In a letter to Gibbs yesterday, attorney Rajesh Ramoutar called the presence of the police vehicle a “transparent attempt to intimidate” Bagoo.

In the letter, Ramoutar said the Anti-Corruption and Investigation Bureau (ACIB) “made it clear” neither Bagoo nor Newsday were suspected of any offence.

“The searches which were effected at their offices and home were merely for the purpose of obtaining evidence relative to an ongoing investigation in relation to other persons,” Ramoutar said in the letter.

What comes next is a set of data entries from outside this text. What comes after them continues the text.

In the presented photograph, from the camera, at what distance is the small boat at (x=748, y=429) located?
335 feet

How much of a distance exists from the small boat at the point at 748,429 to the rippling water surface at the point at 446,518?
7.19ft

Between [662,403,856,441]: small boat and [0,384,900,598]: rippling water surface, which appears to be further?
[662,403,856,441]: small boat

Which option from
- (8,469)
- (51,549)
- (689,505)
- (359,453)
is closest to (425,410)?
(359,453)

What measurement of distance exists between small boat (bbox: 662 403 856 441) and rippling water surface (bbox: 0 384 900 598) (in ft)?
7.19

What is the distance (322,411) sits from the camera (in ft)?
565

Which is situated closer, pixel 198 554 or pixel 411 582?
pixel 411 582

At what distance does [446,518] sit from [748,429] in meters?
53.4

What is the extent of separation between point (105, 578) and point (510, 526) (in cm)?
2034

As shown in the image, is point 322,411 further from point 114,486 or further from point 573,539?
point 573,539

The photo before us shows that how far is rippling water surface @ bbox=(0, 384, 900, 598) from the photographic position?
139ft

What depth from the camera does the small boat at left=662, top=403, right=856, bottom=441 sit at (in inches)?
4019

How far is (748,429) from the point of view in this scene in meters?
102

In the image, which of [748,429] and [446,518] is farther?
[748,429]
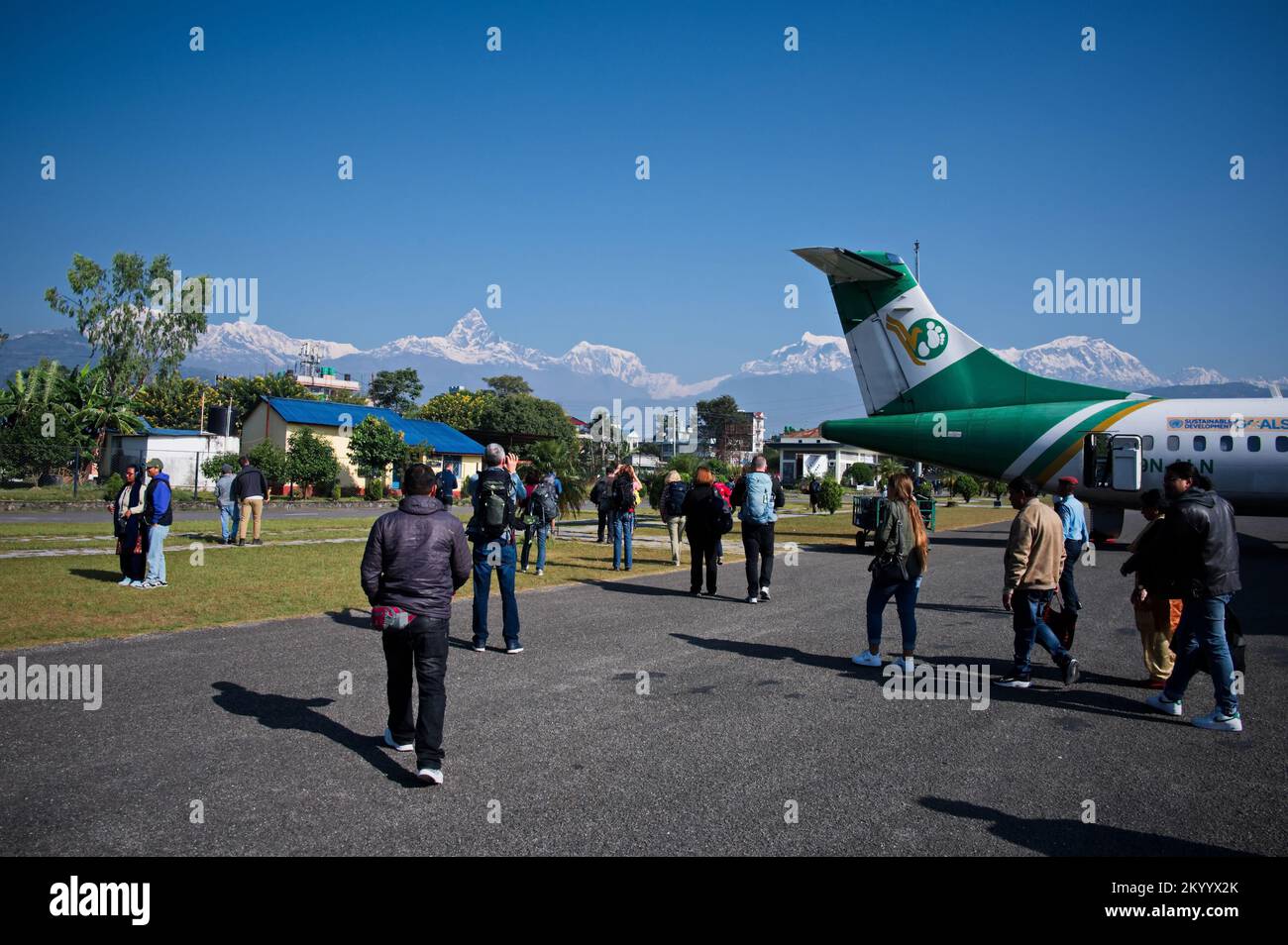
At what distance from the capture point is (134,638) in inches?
329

“In those circumstances it seems plain that the stationing of a marked car at our client’s home was a transparent attempt to intimidate; an act of petulant retaliation for our client’s public criticism of the raid which was effected,” the lawyer said.

Ramoutar said the act caused “tremendous anxiety not only to our clients but also to the other members of Mr Bagoo’s family”.

“We view this action as a serious act of misconduct on the part of the Police Service and expect that as a responsible commissioner you will immediately take steps to investigate,” Ramoutar, of the firm Ashmead and Co, said.

The lawyers want to know who was responsible for the stationing of the police vehicle and the reason for it and said they hoped the letter to the commissioner would forestall any “overzealous actions” on the part of the members of the Police Service.

Ramoutar dismissed Gibbs’s suggestion that the “mere possession of a search warrant” gave police officers licence to effect a raid at a media house or home of a journalist.

“The action undertaken was disproportionate in scope and an unprecedented abuse of police power,” he said.

“Our clients demand the immediate return of seized property,” Ramoutar said.

Newsday also issued a statement yesterday denouncing the police vehicle parked outside Bagoo’s home.

“There were two men in the vehicle and the engine was running for the entire time, with headlights turned off in a dark area outside the house,” the statement noted, adding that Bagoo was not even at home at the time of the incident.

The paper repeated its “strong condemnation” of the search and seizure of computers at both its office and Bagoo’s home last Thursday and called on Gibbs to treat the matter with the “urgency it deserves”.

Last Thursday, nine policemen attached to the ACIB and led by Senior Supt Solomon Koon Koon executed a warrant and searched the offices of Newsday with respect to an article Bagoo wrote on December 20, 2011 about a row between Integrity Commission chairman Ken Gordon and deputy chairman Gladys Gafoor.

The police seized a computer used by Bagoo in their search for information about the sources he used to write his story. Police also went to Bagoo’s home and seized computers there.